5. Rückgabe der Sicherheiten
Die Bank verpflichtet sich, nach Wegfall des Sicherungszweckes (alle Zahlungen unanfechtbar erfolgt) sämtliche Sicherungsrechte (Abschnitt II. Ziff. 1, 2) zurückzuübertragen [...] Bestehen mehrere Sicherheiten, hat die Bank auf Verlangen des Darlehensnehmers schon vorher nach ihrer Wahl einzelne Sicherheiten oder Teile davon freizugeben, falls deren realisierbarer Wert 120% der gesicherten Ansprüche der Bank überschreitet. [...]"


Der Kläger nahm die Beklagte in den Vorinstanzen auf Zahlung von rd. 23.500 € nebst Prozesszinsen Zug um Zug gegen Herausgabe und Übereignung des Fahrzeugs und die Feststellung des Annahmeverzugs der Beklagten in Anspruch.
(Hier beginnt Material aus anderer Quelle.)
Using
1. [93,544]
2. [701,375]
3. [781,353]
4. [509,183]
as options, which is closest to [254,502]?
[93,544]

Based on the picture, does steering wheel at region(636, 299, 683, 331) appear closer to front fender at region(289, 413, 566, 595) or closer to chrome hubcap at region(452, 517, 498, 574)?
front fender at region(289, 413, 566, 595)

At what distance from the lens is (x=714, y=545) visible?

LG und OLG wiesen die Klage ab. Auf die Revision des Klägers hob der BGH das Urteil des OLG auf und verwies die Sache zur neuen Verhandlung und Entscheidung dorthin zurück.

Die Gründe:
Der Kläger ist Anspruchsinhaber möglicher deliktischer Ansprüche gegen die Beklagte, weil die in der Sicherungsabrede zwischen dem Kläger und der Darlehensgeberin enthaltene Abtretungsklausel nach § 307 Abs. 1 und 2 Nr. 1, §§ 134, 400 BGB, § 850b Abs. 1 Nr. 1 ZPO unwirksam ist. Darauf, ob die Unwirksamkeit der Klausel zusätzlich aus Gesichtspunkten hergeleitet werden könnte, die in dem Senatsurteil vom 24.4.2023 (VIa ZR 1517/22) tragend waren, kommt es nicht an.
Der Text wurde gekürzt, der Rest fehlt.